Yes, vim is old, but it's not a web browser - it's for manipulating text (or in our case, code), the process of which has changed little in the last 30 years.

Before writing vim off, pair program with someone who is masterful at it and you'll see some if its many pros first hand. Yes, this may take (quite literally) years of use and customization to achieve, but no, it's certainly not something you can write off as obsolete or inferior.

1 comments

This is the issue, if you a need a vim master and a couple of pair programming session to learn what vim is, you are doing it the wrong way.

Why is it wrong to enable auto suggest by default? Or the file browser or minimap by default? Why not enable directory level grep/search by default? Why do you need to learn two decade old arcane 3 fold command sets for simple search-replace. Why aren't line numbers turned on by default? Why not provide tabbing by default?
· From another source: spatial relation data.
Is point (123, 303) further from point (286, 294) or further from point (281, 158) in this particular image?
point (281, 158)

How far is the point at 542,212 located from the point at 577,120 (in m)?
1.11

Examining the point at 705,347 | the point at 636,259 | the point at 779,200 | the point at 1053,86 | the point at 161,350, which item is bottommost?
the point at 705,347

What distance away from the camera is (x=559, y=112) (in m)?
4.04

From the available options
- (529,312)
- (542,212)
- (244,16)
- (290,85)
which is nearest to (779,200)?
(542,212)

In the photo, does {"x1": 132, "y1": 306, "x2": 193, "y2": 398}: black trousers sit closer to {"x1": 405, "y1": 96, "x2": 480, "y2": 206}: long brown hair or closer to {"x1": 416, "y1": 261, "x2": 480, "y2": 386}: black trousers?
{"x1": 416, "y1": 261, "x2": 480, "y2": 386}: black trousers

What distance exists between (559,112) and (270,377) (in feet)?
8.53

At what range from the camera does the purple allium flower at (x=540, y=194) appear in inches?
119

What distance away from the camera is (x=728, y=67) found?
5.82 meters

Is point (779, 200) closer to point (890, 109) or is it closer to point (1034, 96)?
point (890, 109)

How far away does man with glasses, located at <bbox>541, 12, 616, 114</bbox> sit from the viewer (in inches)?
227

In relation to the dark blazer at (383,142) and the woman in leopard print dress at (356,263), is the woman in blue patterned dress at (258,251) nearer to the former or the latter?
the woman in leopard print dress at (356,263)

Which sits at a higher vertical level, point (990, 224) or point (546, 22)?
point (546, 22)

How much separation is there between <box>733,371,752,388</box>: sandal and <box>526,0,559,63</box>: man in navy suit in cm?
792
None of what I have mentioned is something uncommon to developers. Every developer needs to this almost everyday with his code.
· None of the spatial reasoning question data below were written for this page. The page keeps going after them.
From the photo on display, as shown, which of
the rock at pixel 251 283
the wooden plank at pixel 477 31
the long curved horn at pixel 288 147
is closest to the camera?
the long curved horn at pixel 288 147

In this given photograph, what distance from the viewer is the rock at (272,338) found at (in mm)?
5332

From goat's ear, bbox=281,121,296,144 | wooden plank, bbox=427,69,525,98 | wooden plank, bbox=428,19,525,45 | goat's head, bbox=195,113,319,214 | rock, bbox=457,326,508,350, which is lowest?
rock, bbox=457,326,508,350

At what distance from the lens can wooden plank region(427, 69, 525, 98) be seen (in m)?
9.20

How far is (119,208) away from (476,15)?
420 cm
If you see modern day GUI based editors, they are basically designed to solve these daily little recurring annoyances and made available to you out of the box without you have to do to too much of tinkering. Like everything needs of developers change with time.

Software usability is a very important aspect of software engineering.

My primary concern is in assuming the usage of difficult tools as geeky and cool. By merely learning how to use a two decade difficult to use tool doesn't make a person a great programmer.